The securities fraud statute defines a security in even broader terms than do the registration statutes. The definition of a security for purposes of registration is limited by the statutory language of A.R.S. section 44-1801(22) and the specified statutory exemptions. The securities fraud statute, however, includes the sale of even those securities that are exempted from the registration requirements. A.R.S. § 44-1991. In adopting such a broad definition, however, the legislature did not intend to provide a broad remedy for all securities fraud. See Reves v. Ernst Young, 494 U.S. 56, 61, 110 S.Ct. 945, 949, 108 L.Ed.2d 47 (1990). It has been left to the courts to decide which of the myriad of financial transactions come within the coverage of the securities fraud statute. Id. "[W]e are not bound by legal formalisms, but instead take account of the economics of the transactions under investigation." Id. Thus, our courts have relied on more specific judicial definitions of security than the extremely general one provided by A.R.S. section 44-1801(22). See Rose v. Dobras, 128 Ariz. 209, 211, 624 P.2d 887, 889 (App. 1981).

Because Arizona's statutory definition of security is "substantially similar to the definitions found in the Securities Act of 1933 and the Securities Exchange Act of 1934[,] [f]ederal interpretations are often looked to for guidance." Id. In Rose, Division Two of this court adopted the United States Supreme Court's test, announced in SEC v. W.J. Howey Co., 328 U.S. 293, 66 S.Ct. 1100, 90 L.Ed. 1244 (1946), for determining whether an instrument is a security.
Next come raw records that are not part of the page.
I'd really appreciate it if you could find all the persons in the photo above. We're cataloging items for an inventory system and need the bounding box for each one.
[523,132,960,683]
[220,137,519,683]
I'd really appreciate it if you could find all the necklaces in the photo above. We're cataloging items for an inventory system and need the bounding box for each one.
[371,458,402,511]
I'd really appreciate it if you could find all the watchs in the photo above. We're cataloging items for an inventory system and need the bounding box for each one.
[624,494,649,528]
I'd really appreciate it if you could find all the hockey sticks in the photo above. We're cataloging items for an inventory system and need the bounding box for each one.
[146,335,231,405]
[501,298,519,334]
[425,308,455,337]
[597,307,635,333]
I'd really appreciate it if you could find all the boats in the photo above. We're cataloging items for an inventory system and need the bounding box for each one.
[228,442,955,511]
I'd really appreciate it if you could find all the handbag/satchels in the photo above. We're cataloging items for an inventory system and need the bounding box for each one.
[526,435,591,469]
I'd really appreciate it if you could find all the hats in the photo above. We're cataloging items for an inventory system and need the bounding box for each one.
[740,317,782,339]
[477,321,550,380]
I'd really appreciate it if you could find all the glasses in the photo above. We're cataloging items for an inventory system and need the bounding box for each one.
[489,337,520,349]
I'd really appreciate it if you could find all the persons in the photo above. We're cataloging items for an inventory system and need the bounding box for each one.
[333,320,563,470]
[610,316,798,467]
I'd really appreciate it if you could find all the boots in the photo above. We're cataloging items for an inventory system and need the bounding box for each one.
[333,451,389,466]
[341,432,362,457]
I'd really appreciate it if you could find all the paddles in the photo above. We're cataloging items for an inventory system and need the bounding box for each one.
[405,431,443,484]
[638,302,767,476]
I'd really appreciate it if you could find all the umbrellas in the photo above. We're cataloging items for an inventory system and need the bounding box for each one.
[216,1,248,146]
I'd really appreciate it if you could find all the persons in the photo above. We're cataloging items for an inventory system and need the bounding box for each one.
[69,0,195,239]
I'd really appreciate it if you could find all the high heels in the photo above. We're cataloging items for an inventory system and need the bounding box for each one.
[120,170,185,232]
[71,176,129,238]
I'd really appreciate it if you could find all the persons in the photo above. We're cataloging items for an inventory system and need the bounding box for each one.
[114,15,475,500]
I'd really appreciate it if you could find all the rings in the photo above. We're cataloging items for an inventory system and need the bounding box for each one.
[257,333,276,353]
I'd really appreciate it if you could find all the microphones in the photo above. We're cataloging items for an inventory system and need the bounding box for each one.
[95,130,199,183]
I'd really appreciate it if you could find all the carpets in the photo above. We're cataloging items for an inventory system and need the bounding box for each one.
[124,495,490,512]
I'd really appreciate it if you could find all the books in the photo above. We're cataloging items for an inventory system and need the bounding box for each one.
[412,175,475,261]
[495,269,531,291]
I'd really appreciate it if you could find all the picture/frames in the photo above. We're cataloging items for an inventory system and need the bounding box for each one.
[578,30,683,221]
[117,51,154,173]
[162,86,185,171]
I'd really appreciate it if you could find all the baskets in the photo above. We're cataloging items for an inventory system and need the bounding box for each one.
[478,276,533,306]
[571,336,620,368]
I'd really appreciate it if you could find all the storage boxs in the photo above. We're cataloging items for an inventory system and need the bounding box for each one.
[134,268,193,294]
The Supreme Court has since held, however, that the Howey test is not to be applied when the instrument involved is a note. Reves v. Ernst Young, 494 U.S. at 64, 110 S.Ct. at 950. Instead, in Reves, the court adopted the "family resemblance" test. Id. at 65, 110 S.Ct. at 951.

In Tober, the Arizona Supreme Court left open the question of whether Reves should be applied to A.R.S. section 44-1991. 173 Ariz. at 213 n. 5, 841 P.2d at 208 n. 5. For several reasons, we believe that Reves should be applied to determine the meaning of "security" under section 44-1991. First, before Reves, we followed the United States Supreme Court test in Howey to define the meaning of security under A.R.S. section 44-1991. See Rose, 128 Ariz. at 211, 624 P.2d at 889. Second, the factors leading the federal courts to place a judicial gloss on the extremely broad definition of security in the civil fraud claims are present when we consider the interpretation of section 44-1991. Cf. Reves, 494 U.S. at 60-61, 110 S.Ct. at 948-49. Finally, the restrictions on the application of sections 44-1841 and 44-1842 that led to the Tober court's rejection of judicial tests are not present in this case, which involves the interpretation of the broad statutory definition of security contained in section 44-1991.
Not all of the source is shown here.